I’m still managing not to reply to work emails – I merely glance at my inbox and delete anything irrelevant – and I haven’t touched my interview transcriptions this month. From that point of view, I’m succeeding at this ‘having a holiday’ July. However, my eBay purchases arrived earlier this week, and I could hardly not look at those, could I?

Prospectus, 1913-14
The school prospectus for 1913-14 contained no mention of James Easson in its examination results. He’d have been 17 or 18 by then. He was also absent from the ‘List of Distinctions gained by Former Pupils’ – but he wouldn’t have had time to get any before the Great War began. I already knew that he served in the war, was invalided out in 1917, and got his Royal Academy of Music certificates in 1918 and 1921.
Oh well, you win some, you lose some. I discovered that the school provided instrumental and vocal instruction – but the teachers’ names weren’t those of the men with whom Easson studied; maybe he had private tuition.
The other alumnus in whom I was mildly interested – the one at the Scottish publishers whom Easson and Wiseman had initially considered, before signing a contract with Nelsons – did appear in the prospectus. He had attained Second Class Honours in Rhetoric, English Language and Literature at Edinburgh University during 1912-13 and graduated with an M.A.

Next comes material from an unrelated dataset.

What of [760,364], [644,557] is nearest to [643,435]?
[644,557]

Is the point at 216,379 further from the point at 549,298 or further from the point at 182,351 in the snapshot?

APER: Fifty Years of Progress 1898-1948
This guy also appeared in my other purchase – a jubilee publication celebrating the Association of Publishers’ Educational Representatives.
It was pleasing to spot a contribution from one of the older editors at Thomas Nelson’s, too. By 1948, he had retired to Cornwall – he’d been living there most of the time before retiral, anyway.
Unfortunately, although I read this book from cover to cover – and it was interesting, showing the important role that the educational representatives held, liaising between publisher and schools – it soon became evident that a lot of people, some of them reps, and others with different roles in education, had been commissioned to write a few pages to celebrate the organisation’s 50-year jubilee. By the end of it, I was in no doubt as to the nature of their role. I’d also noted that there were lists of members and important officials – but the book had no direct bearing on my own research. There were some amusing anecdotes, and I was reminded that Thomas Nelson’s educational representatives always wore top hats when they were out visiting schools. It distinguished them from ordinary travelling salesmen.
As that retired editor joked, school staff were unlikely to refuse admission to a smartly-dressed gent in a top hat!